A. Binford Minter (Courtesy photo)

Ruling in a case of first impression, the Georgia Supreme Court has declared that an insurance company named in a garnishment action does not qualify as a “financial institution” when it is being garnished for earnings owed to a current or former employee.   

The distinction means a man seeking to garnish a former Aflac executive’s pension payments does not have to use forms created under a 2016 rewrite of Georgia’s garnishment statute that limit the length of time a financial institution can be garnished to five days, rather the 29 days available under a general garnishment.

The justices issued the unanimous ruling at the request of a federal judge in Columbus overseeing a tussle between a man trying to collect a nearly $160,000 judgment against former Aflac executive Sal Diaz-Verson.   

After plaintiff Harold Blach filed a garnishment action in 2012 targeting retirement funds paid to Diaz-Verson, Judge Clay Land of the U.S. District Court for the Middle District of Georgia ruled that 25 percent of the bimonthly payments were subject to garnishment.

But then, Diaz-Verson’s former lawyer entered the dispute as a third-party claimant, arguing Diaz-Verson owes him nearly $300,000 in unpaid legal fees.

Last year, Land ruled Diaz-Verson’s former lawyer, Robert Frey, had a superior claim and that any proceeds from Blach’s garnishment must go to Frey until he was paid off.

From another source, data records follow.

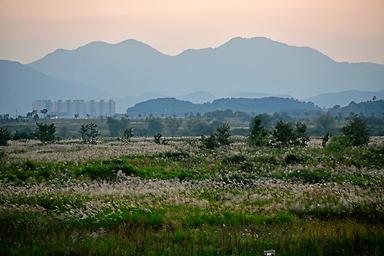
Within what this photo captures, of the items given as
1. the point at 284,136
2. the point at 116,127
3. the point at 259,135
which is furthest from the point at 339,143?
the point at 116,127

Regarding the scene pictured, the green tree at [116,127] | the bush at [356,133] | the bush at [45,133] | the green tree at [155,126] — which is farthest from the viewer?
the green tree at [155,126]

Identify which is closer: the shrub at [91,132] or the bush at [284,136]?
the bush at [284,136]

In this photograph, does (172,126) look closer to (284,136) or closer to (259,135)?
(284,136)

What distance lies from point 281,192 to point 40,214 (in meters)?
9.55

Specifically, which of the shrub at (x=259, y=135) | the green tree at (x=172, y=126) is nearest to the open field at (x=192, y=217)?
the shrub at (x=259, y=135)

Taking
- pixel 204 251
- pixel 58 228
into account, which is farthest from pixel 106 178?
pixel 204 251

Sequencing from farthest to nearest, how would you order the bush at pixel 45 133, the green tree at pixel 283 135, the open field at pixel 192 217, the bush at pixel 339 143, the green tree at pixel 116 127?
1. the green tree at pixel 116 127
2. the bush at pixel 45 133
3. the green tree at pixel 283 135
4. the bush at pixel 339 143
5. the open field at pixel 192 217

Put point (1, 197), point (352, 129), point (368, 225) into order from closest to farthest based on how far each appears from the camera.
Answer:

Aflac had deposited more than $140,000 into the court registry at the time.

The case took another turn last year when Diaz-Verson’s attorney, Hunton & Williams partner Kurt Powell, said Blach was using the wrong garnishment forms and that most of the money must be returned.  

The new law was enacted after the late U.S. District Judge Marvin Shoob ruled the old one unconstitutional because it failed to give debtors proper notice of exemptions or provide a prompt means for addressing exemption claims.

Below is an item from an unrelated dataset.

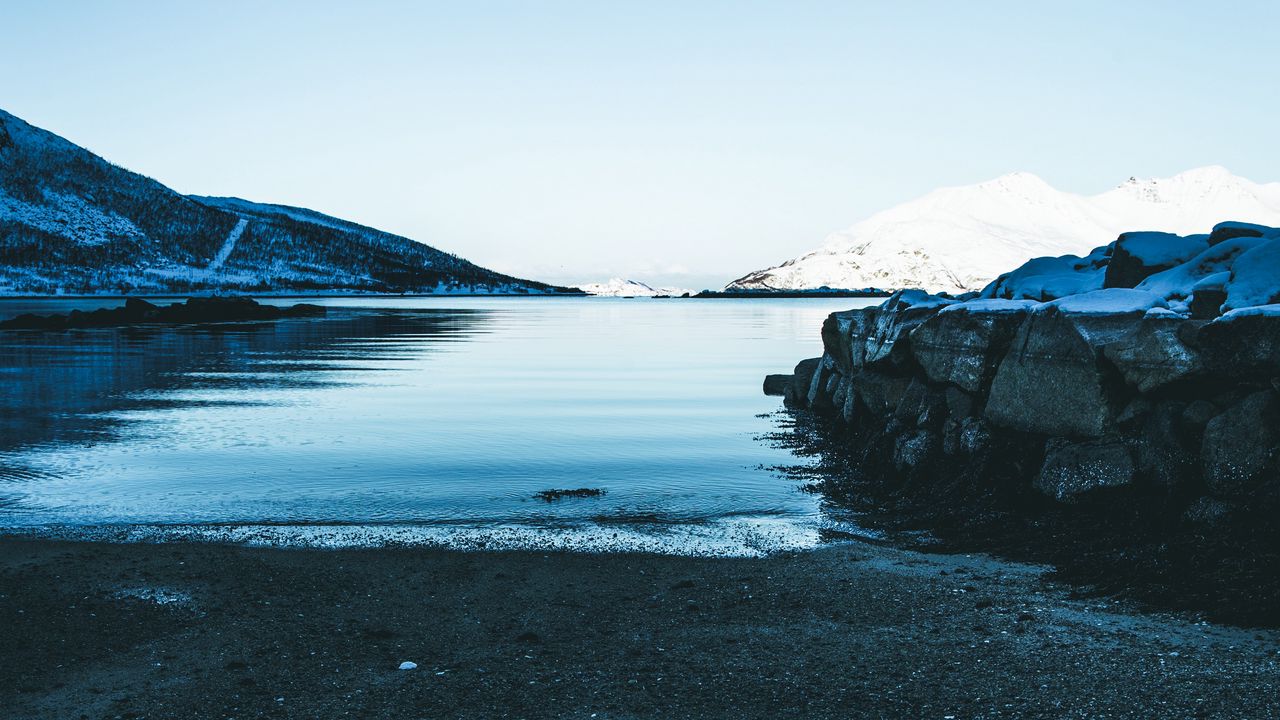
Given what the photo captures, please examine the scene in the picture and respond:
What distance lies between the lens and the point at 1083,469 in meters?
11.1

Among other changes, the law cut the garnishment period against a financial institution from up to 45 days to just five, and it mandated new forms be used when filing such garnishments.

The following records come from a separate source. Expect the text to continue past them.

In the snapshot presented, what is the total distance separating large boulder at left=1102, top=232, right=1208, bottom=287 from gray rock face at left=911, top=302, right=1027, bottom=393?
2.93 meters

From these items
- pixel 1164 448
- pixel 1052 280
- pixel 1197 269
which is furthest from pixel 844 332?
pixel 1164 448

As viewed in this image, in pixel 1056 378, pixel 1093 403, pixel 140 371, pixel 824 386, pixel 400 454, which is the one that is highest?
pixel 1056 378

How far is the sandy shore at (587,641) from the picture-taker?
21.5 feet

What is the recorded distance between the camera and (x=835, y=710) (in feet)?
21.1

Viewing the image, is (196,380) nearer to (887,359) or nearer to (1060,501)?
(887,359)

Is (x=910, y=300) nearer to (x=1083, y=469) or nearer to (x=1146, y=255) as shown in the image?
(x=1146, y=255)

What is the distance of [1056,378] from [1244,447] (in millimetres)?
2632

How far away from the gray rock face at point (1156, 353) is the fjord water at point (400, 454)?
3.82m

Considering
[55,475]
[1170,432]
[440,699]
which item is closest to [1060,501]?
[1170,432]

The garnishment period for nonfinancial institutions was shortened to 29 days.

Powell filed a motion arguing that any garnishments filed after the new statute took effect in May 2016 were improper because they were filed on forms used for nonfinancial institutions and that any collected funds from that point on must be returned to Diaz-Verson.

The new law has an extensive list of “financial institutions” such as savings banks, savings and loans companies, trust companies, insurance companies “or other organizations held out to the public as a place of deposit of funds or medium of savings or collective investment.”

Blach’s attorney, A. Binford Minter of Sandy Springs’ Wagner, Johnston & Rosenthal, argued that law was meant to safeguard depositors’ funds and did not mean a garnishment filed against an employee of a bank or insurance company would require the use of the special forms.

In his certified question to the state Supreme Court, Land seemed to agree with Diaz-Verson that such an interpretation would mean anyone attempting to garnish a financial institution’s employee or retiree would have to file a new garnishment action every five days and use the appropriate forms.

The law “clearly states that insurance companies are financial institutions for purposes of the statute,” Land wrote. Nonetheless, he said, “an argument can be made that this court’s plain meaning interpretation cannot be what the General Assembly intended.”

The high court heard arguments in August, and Monday’s opinion came down squarely on Blach’s side.

Writing for the court, Justice Michael Boggs conceded the statute’s language explicitly included insurance companies, he also said that it should  be viewed within the context of the entire code section it occupies.

The financial institution form includes language requiring the garnishment defendant’s “account, identification, or tracking number,” and includes a subsection for those a defendant who “does not have an active account with” or any money or property held by the garnishee.

The forms “demonstrate that ‘financial institution,’ for purposes of garnishment … is intended to include only those entities that hold funds of the defendant in some type of account.”

If Diaz-Verson’s position were to prevail, Boggs wrote, an insurance company, bank or other such institution “could never be the garnishee of a general garnishment, continuing garnishment or continuing garnishment for support as the employer or former employee of the defendant.”

Minter welcomed the ruling.

“Obviously my client is pleased with the court’s unanimous decision in his favor,” said Minter via email. “It removes yet another obstacle to collection of his six-year-old judgment.”

Minter said the case was his first appearance at the high court.

Powell did not immediately respond to requests for comment.